▶ **TO DO**
(a) In the passage about Christopher Nolan, which of his films first introduced the writer to his work?
(b) Quote the passage about Christopher Nolan word for word, starting at "As a long-standing" and stopping after "epic biopic, Oppenheimer.".
(c) Write what comes next in the passage about Christopher Nolan's films, picking up after its final sentence.

▶ **TEXT PASSAGE**
---------------
Christopher Nolan is a filmmaker beloved by many; his films are renowned for the way they subvert our understanding of time and for the scale at which he works on a technical level. Ahead of The Odyssey, I sat down to reflect on his career. Specifically, my favourites.
As a long-standing fan of superheroes and comic books, my introduction to him was Batman Begins, where my appreciation for Nolan, Christian Bale and Cillian Murphy began as a young girl. His films have received numerous nominations for awards at all levels, and The Odyssey remains one of the projected big hitters in next year’s awards race, a follow-up to his 13-time Academy Award-nominated epic biopic, Oppenheimer.
Nolan achieved his first two Oscars ever with wins for Best Picture and Best Director. I have tickets booked for the opening day screening of The Odyssey in 70mm IMAX at the BFI IMAX and am excited to see his take on an epic piece of literature that I have long loved.
---------------
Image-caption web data
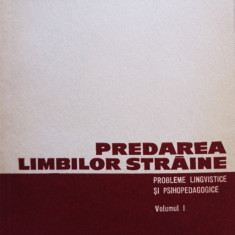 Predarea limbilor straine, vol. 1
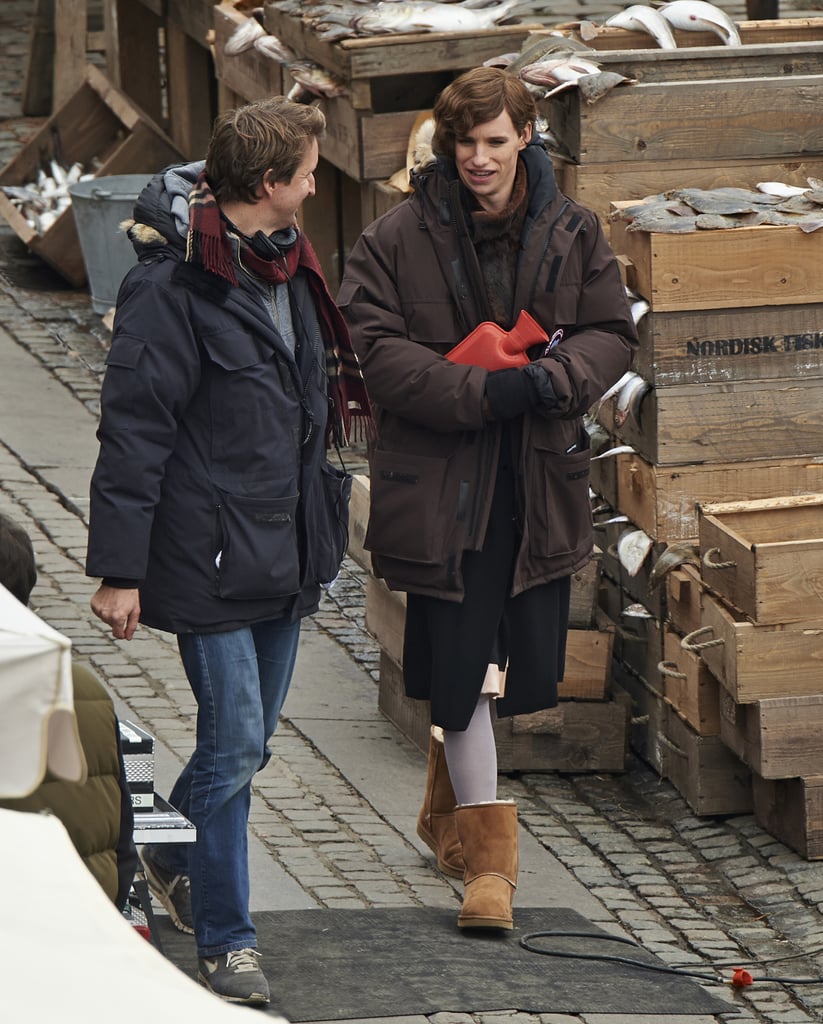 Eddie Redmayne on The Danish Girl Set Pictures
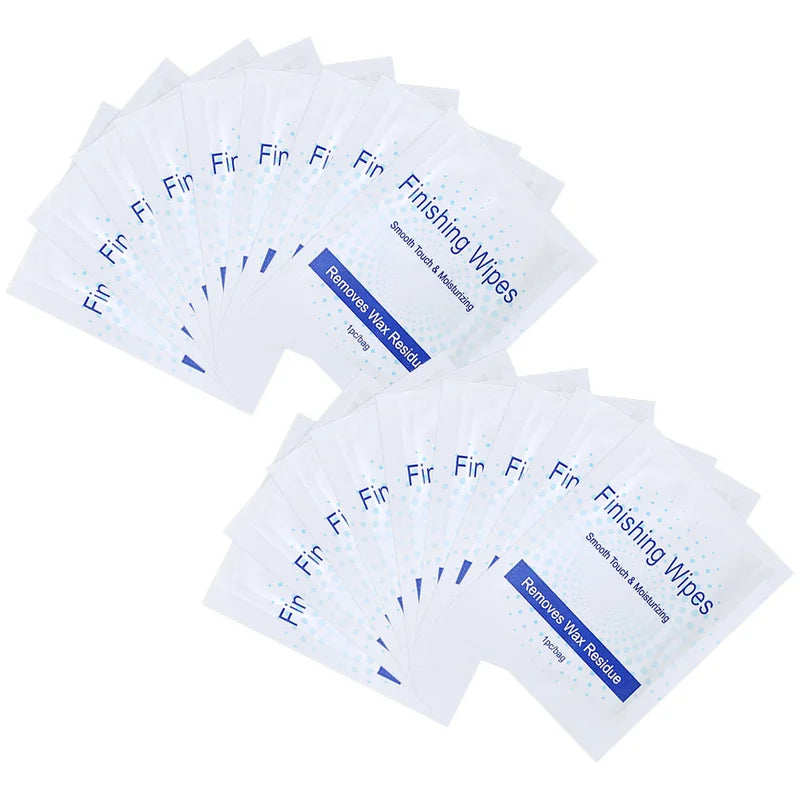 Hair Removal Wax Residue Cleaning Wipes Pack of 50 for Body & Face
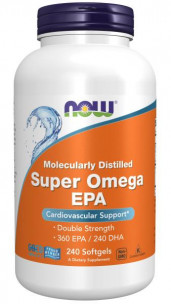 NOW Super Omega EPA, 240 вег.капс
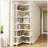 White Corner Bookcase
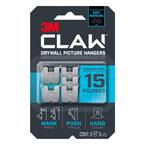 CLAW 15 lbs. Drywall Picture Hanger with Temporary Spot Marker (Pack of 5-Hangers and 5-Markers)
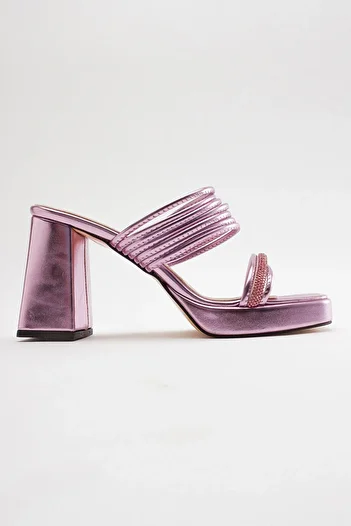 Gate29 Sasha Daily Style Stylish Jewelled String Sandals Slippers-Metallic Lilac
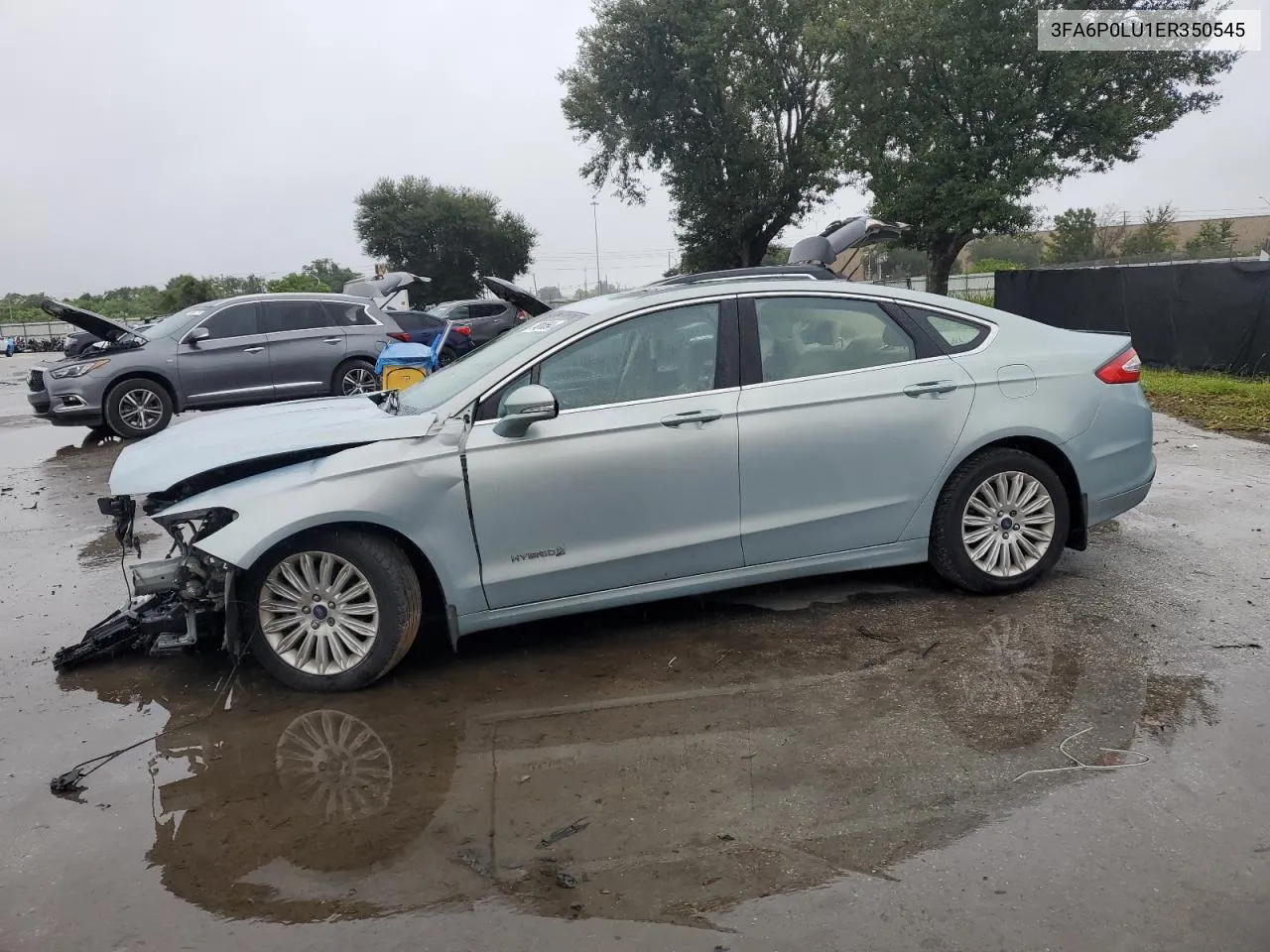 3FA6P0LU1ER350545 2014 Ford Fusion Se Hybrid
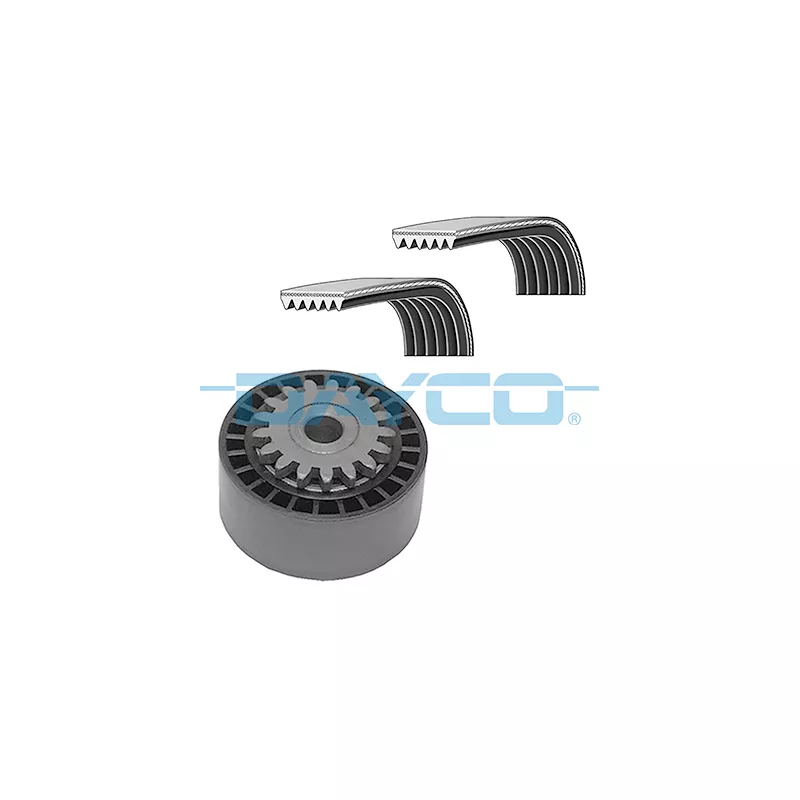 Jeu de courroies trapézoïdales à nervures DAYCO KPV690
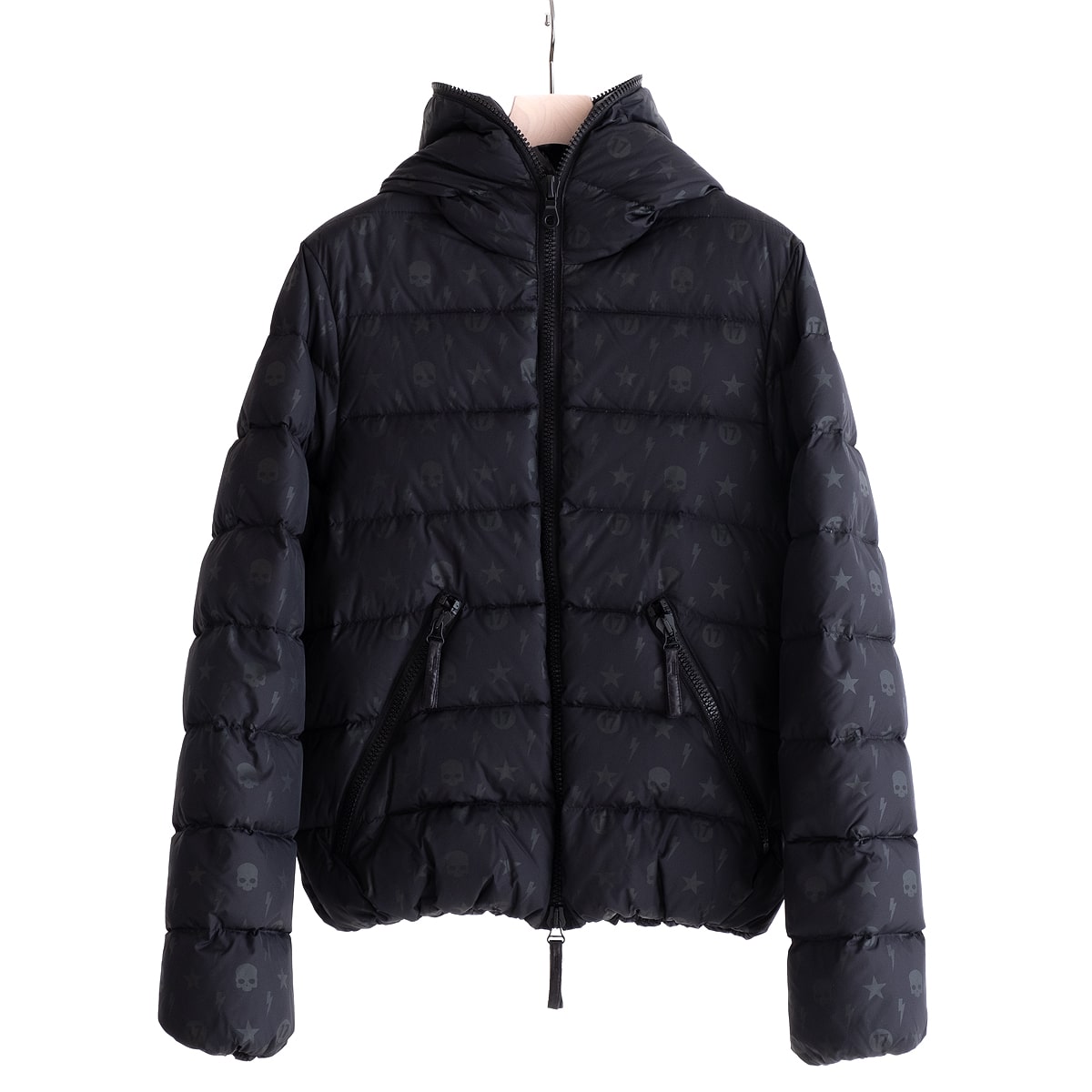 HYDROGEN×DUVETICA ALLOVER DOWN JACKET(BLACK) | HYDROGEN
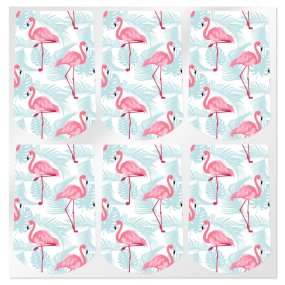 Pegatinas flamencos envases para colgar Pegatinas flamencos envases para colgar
---------------
▶ **PER-TASK OUTPUTS**
(a) Batman Begins

(b)
As a long-standing fan of superheroes and comic books, my introduction to him was Batman Begins, where my appreciation for Nolan, Christian Bale and Cillian Murphy began as a young girl. His films have received numerous nominations for awards at all levels, and The Odyssey remains one of the projected big hitters in next year’s awards race, a follow-up to his 13-time Academy Award-nominated epic biopic, Oppenheimer.

(c)
10. Insomnia
Christopher Nolan is associated with high-concept and non-linear storytelling – his best films lean into it, and he is an incredibly successful, accomplished and talented director for good reason. But, Insomnia is very different and is proof that Nolan’s ability to execute his vision with precision is what makes him a revered filmmaker, rather than a reliance on the scale and complexity of his films. Robin Williams’s performance is akin to Kate Winslet’s and Jim Carrey’s roles in Eternal Sunshine of the Spotless Mind in the way it subverts our expectations of him. Casting him as the villain works because it is even more unsettling when he talks casually of murder and abuse, and the quiet eeriness to him is a far cry from that of an actor well-renowned for his larger-than-life comedic performances.
Pacino’s Dormer is exhausted throughout, a man who is slowly unravelling under the weight of his guilt, which positions him as the polar opposite of William’s Finch. He looks permanently tired; he becomes more desperate, and his descent into hallucinations and paranoia makes for a complex character study within the psychological crime thriller that is the film.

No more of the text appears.